**WORK TO BE COMPLETED:** Extract every line of the records that contains the string "closest", copying each such line in full.

-- start of GIVEN ENTRIES --

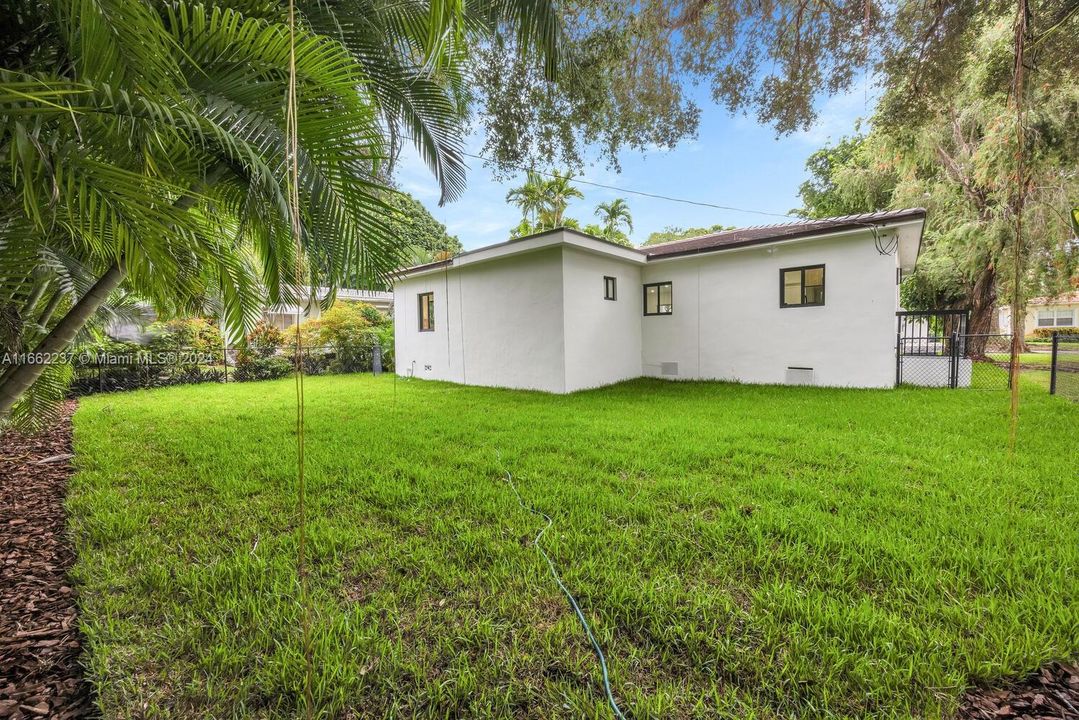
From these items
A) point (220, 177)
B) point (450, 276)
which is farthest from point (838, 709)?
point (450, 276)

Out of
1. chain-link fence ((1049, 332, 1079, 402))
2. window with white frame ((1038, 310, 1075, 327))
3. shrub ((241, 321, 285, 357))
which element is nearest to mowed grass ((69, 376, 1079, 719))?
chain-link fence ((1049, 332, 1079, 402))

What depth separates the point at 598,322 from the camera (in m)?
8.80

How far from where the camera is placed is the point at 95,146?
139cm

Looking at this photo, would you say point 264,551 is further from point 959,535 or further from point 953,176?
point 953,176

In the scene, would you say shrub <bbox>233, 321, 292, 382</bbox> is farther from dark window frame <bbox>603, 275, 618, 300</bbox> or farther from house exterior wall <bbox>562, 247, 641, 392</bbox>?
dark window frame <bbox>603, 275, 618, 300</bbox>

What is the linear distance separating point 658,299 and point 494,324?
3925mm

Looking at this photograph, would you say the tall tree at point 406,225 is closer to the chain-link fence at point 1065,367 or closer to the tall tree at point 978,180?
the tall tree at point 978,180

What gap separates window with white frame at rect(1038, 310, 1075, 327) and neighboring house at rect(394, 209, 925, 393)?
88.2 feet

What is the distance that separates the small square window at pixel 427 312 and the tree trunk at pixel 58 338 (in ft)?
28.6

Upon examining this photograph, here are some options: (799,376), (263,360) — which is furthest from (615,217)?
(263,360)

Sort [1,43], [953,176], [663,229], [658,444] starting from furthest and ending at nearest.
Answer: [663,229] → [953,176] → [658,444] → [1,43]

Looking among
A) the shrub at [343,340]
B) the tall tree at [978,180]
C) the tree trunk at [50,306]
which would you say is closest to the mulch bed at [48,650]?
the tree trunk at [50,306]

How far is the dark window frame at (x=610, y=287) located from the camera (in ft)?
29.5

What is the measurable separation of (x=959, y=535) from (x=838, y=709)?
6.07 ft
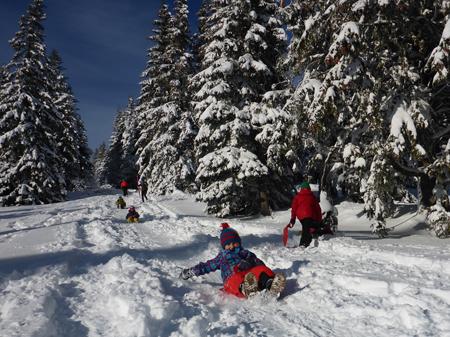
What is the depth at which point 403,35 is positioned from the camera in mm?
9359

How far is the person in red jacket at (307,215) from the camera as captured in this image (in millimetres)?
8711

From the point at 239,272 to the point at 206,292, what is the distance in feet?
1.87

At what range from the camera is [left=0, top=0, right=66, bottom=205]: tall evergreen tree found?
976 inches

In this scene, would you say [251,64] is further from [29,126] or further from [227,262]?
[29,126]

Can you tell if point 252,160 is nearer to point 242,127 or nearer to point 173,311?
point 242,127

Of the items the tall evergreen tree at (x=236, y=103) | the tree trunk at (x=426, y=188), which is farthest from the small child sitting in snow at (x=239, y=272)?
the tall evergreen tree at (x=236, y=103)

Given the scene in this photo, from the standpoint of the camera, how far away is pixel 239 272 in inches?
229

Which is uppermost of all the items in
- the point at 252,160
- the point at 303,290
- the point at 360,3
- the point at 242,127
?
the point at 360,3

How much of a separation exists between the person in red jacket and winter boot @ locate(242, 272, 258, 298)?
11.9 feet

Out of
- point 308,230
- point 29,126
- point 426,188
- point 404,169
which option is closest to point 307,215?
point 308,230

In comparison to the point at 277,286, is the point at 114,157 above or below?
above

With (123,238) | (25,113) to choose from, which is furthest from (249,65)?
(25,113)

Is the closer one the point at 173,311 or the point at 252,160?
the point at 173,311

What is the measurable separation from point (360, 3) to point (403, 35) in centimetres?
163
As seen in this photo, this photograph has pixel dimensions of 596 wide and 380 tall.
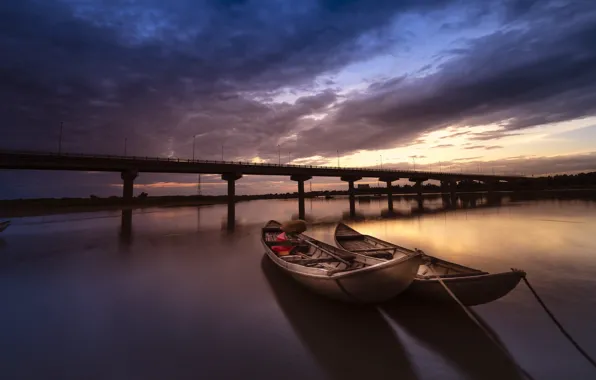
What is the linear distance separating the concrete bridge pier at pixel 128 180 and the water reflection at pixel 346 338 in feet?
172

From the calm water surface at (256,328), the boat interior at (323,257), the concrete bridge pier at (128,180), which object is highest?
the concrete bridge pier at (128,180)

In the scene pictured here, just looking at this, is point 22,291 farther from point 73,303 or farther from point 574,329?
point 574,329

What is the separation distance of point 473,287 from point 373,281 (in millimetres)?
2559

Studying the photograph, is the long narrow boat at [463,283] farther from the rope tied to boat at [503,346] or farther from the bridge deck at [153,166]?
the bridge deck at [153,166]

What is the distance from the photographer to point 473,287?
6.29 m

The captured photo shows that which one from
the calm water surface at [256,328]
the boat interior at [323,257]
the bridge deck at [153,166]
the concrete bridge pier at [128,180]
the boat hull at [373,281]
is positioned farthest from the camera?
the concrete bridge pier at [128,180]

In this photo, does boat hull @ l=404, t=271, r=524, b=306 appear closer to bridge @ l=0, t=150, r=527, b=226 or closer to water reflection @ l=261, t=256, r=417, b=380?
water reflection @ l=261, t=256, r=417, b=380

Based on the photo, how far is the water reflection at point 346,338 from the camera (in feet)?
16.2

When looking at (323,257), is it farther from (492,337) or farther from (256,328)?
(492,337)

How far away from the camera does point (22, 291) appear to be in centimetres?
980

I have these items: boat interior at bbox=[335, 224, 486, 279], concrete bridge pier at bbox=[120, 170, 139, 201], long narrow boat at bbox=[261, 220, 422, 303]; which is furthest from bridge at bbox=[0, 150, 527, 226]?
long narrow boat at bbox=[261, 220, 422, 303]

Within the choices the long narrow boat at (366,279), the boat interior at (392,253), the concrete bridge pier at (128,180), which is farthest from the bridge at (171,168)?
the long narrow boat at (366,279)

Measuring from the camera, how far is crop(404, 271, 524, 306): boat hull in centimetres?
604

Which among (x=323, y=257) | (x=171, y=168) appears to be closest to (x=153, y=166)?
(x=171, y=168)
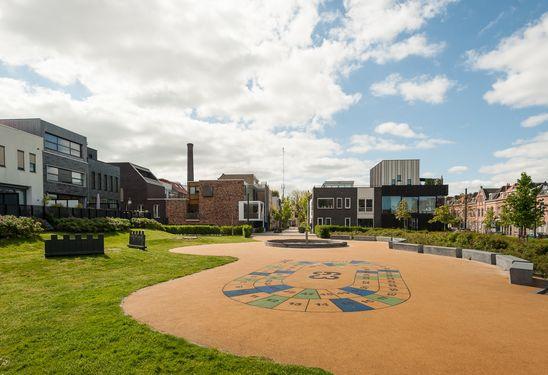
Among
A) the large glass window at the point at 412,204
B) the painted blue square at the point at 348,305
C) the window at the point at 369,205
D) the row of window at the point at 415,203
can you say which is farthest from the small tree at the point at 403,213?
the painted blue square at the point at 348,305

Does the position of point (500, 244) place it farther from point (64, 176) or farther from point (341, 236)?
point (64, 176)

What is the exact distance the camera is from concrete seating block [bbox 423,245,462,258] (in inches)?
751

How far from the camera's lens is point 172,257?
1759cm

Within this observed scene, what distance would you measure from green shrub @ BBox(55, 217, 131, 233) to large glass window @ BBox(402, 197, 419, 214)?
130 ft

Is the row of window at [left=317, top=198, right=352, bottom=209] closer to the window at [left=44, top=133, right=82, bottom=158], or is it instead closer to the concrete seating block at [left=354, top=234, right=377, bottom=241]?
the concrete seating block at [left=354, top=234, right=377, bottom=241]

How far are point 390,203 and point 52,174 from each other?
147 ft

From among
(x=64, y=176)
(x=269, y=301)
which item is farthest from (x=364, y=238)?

-- end of GIVEN ENTRIES --

**OUTPUT FOR THIS EXERCISE:**
which would you say is closest to the mulch bed at [48,650]?
which option is closest to point 307,215?
Which among (x=323, y=257) | (x=171, y=168) appears to be closest to (x=153, y=166)?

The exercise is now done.